Secondo i dati del sito Orphanet le malattie rare sono 6.858; anche se 80% dei malati rientra nelle 400 meno rare tra le rare. Una questione che non sempre risulta nelle comunicazioni al pubblico è che queste malattie hanno sì affinità negli aspetti epidemiologici, legislativi e di salute pubblica, ma dal punto di vista scientifico e clinico sono quanto mai disparate. In altre parole, non esiste uno specialista in malattie rare ma sono il neurologo, il nefrologo, l’ematologo, e via dicendo, che devono conoscere, oltre alle malattie più comuni dei rispettivi settori, anche le più rare. Perciò la riunione di Bergamo non pretendeva di affrontare le malattie rare in genere, bensì il problema specifico (e difficile) di come evitare che terapie nuove siano economicamente proibitive; e di come rendere accessibili a tutti le terapie già oggi disponibili. Da questo punto di vista è stato notevole essere riusciti a riunire esperti di settore (malattie metaboliche, renali, del sangue) con economisti, farmaco-economisti, funzionari europei, e il presidente di Orphanet, Ségolène Aymé.

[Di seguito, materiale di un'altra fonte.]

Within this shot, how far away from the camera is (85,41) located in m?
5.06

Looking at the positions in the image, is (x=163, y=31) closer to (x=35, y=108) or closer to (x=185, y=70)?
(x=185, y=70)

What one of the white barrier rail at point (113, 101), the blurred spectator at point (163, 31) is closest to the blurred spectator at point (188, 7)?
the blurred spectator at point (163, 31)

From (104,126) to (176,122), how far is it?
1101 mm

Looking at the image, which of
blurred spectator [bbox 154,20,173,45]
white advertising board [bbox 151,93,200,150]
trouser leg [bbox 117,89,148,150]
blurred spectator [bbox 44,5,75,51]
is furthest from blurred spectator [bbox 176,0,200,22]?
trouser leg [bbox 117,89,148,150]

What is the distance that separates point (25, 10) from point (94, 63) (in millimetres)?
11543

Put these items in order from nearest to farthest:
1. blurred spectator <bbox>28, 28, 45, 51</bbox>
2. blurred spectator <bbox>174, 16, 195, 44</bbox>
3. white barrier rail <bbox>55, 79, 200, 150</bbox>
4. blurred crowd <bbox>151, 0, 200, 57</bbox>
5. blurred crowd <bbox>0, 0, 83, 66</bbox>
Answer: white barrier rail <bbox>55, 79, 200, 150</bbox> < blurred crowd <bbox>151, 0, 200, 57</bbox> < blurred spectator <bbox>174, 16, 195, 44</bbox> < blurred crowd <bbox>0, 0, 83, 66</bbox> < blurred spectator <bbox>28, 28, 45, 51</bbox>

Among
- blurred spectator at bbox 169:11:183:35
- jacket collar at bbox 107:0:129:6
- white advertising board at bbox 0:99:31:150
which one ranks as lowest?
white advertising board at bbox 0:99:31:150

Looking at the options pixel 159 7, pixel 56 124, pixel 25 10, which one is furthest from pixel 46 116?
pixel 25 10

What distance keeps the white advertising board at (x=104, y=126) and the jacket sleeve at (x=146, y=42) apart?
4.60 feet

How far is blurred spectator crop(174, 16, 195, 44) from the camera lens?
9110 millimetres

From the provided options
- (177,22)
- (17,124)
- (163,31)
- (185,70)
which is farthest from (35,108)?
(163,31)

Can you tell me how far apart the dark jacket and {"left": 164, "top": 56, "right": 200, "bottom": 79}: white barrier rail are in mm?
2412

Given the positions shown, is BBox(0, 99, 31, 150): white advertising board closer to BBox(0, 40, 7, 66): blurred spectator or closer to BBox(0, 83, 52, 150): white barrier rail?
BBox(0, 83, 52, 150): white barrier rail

La discussione è stata accesa, perché ad alcuni sembra che le cose vadano abbastanza bene. Ad altri sembra invece che stiamo testimoniando una contrapposizione tra industria farmaceutica privata che continuamente deve convincere i suoi azionisti ed investitori che sta realizzando il massimo del profitto, ed un sistema sanitario pubblico che deve pagare il conto. Per la prima i malati di malattie rare sono un mercato; per il secondo sono cittadini che hanno avuto un po’ di sfortuna in più, ed ai quali a maggior ragione dobbiamo un servizio efficace. La discussione è stata ben gestita dai moderatori, particolarmente da Richard Horton, direttore della prestigiosa rivista The Lancet. È emerso quanto sia necessario conciliare quella contrapposizione, o disinnescare i rischi dello scontro frontale muovendosi con immaginazione. Ad esempio, la gestione delle sperimentazioni cliniche dovrebbe spostarsi sul settore accademico-sanitario; inventare o produrre nuove molecole non solo migliorerebbe il destino dei pazienti ma potrebbe, attraverso la concorrenza, far diminuire i prezzi dei farmaci. Infine, molte della malattie rare su base genetica sono in linea di principio passibili di terapia genica (di cui si è parlato altre volte nel Domenicale): e quando questa ha successo il Paziente è finalmente progredito dalla somministrazione a vita di un farmaco ad una soluzione una tantum definitiva.